AI Article Synopsis

  • Cross-species differences can complicate translational research, making clinical trials less successful, and there's a need to better integrate this knowledge when interpreting animal model studies.
  • The Found In Translation (FIT) methodology uses public gene expression data to enhance the translation of mouse experiment results to human conditions, showing improved accuracy over traditional methods.
  • By applying FIT to 28 human diseases, researchers found that it not only predicted novel disease-associated genes, which were validated, but also increased the overlap of gene expression changes by 20-50%, helping to minimize false leads without additional experimental costs.

Article Abstract

Cross-species differences form barriers to translational research that ultimately hinder the success of clinical trials, yet knowledge of species differences has yet to be systematically incorporated in the interpretation of animal models.
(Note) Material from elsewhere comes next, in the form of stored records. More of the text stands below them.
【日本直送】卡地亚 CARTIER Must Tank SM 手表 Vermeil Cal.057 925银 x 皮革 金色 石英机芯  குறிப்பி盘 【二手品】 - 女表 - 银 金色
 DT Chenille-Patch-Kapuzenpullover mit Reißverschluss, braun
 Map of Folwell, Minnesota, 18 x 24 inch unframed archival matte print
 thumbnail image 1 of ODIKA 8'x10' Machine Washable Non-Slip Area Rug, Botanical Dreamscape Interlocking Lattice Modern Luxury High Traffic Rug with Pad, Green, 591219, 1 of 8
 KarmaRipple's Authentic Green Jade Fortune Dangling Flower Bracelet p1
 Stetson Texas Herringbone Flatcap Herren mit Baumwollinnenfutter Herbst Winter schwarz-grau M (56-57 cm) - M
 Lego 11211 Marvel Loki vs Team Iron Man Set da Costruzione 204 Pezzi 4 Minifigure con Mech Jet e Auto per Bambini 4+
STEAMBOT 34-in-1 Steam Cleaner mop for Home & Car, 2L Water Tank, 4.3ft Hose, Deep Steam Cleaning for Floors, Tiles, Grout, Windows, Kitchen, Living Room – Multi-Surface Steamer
Here we present Found In Translation (FIT; http://www.mouse2man.org ), a statistical methodology that leverages public gene expression data to extrapolate the results of a new mouse experiment to expression changes in the equivalent human condition. We applied FIT to data from mouse models of 28 different human diseases and identified experimental conditions in which FIT predictions outperformed direct cross-species extrapolation from mouse results, increasing the overlap of differentially expressed genes by 20-50%. FIT predicted novel disease-associated genes, an example of which we validated experimentally. FIT highlights signals that may otherwise be missed and reduces false leads, with no experimental cost.